If the scammer had in fact managed to procure a video of me watching porn in the past few months, it would be the most boring video in history.  It would be me, switching between the porn tab and a google document, jotting down notes for a porn review.  You might hear a baby crying in the background.  You’d probably hear my dog barking.  About the most salacious thing, you might see would be me adjusting my bra strap.  

But, of course, the scammer didn’t have any such video. 

These scammers would have you believe that they have some amazing haking skills, however, in reality, this sexstortionist is no more a computer genius than his predecessor was a real Nigerian Prince.  According to Business Insider, this is not only a common scam, but your password was probably obtained as part of a bit data breach a few years ago and is now publically available.  

So what should you do if you receive a similar email? 

The most important thing is not to panic.  They do not have access to your webcam, contact list, or even your browser history.  Just an old password that literally everyone in world has access to, as a result of a major data breach several years ago.  

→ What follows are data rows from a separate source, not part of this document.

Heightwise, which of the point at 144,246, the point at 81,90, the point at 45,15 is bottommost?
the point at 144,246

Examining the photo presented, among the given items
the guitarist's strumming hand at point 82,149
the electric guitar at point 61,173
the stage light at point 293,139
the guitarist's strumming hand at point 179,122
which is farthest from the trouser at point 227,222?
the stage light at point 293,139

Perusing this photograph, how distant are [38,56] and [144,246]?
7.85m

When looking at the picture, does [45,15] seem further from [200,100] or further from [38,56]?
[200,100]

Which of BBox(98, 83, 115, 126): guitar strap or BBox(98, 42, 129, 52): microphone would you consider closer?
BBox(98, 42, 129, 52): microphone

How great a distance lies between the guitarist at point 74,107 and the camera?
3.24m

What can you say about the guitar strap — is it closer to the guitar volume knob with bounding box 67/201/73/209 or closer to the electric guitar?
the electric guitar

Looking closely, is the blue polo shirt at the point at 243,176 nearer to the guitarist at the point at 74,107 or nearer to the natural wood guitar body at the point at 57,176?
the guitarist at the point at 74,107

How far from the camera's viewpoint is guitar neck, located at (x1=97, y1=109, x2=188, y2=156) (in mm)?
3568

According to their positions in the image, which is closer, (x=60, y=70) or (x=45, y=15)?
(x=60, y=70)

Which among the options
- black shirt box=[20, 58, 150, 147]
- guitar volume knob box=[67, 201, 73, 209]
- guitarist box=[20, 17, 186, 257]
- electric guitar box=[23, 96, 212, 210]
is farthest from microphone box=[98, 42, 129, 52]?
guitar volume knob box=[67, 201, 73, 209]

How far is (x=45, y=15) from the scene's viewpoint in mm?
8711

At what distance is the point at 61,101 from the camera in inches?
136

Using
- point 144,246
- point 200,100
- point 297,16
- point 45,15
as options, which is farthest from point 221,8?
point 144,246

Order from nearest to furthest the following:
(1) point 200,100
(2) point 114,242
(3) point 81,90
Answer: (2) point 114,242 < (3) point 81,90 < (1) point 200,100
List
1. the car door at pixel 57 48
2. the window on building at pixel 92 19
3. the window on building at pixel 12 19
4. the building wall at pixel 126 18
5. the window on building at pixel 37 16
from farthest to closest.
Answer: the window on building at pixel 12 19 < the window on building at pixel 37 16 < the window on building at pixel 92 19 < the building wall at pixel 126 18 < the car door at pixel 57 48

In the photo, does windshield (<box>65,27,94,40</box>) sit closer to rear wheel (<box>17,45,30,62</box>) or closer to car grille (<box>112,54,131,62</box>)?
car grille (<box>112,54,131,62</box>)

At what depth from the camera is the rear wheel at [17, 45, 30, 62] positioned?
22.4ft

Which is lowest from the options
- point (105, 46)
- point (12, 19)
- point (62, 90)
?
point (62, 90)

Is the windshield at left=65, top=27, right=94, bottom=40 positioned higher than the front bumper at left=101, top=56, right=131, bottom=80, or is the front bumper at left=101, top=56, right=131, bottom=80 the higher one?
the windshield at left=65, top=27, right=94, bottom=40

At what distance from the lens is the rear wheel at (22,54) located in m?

According to Naked Security, there are some concrete steps you can take to protect yourself.  Firstly, do not respond.  Even if you’re one of the millions of people currently on lockdown, and you are bored out of your mind, do not engage with cybercriminals.  All you will do is verify that your email address is current and active. Next, if the password they have is still active anywhere, change it immediately just in case. 

Lastly, a recent blog post from Kaspersky adds that a recent iteration of this scam includes a link offering “proof” of the video’s existence, without sharing it with 5 random contacts.  Do not fall for this.  They do not have a video of you.  What they have is malware, which will be automatically downloaded to your computer when you click on the link, thus creating serious issues for you and your computer.

Above all else, do not follow any instructions provided by these clowns. Never give them money. Never let fear con you into thinking they have something they do not.  Just delete the email and move on.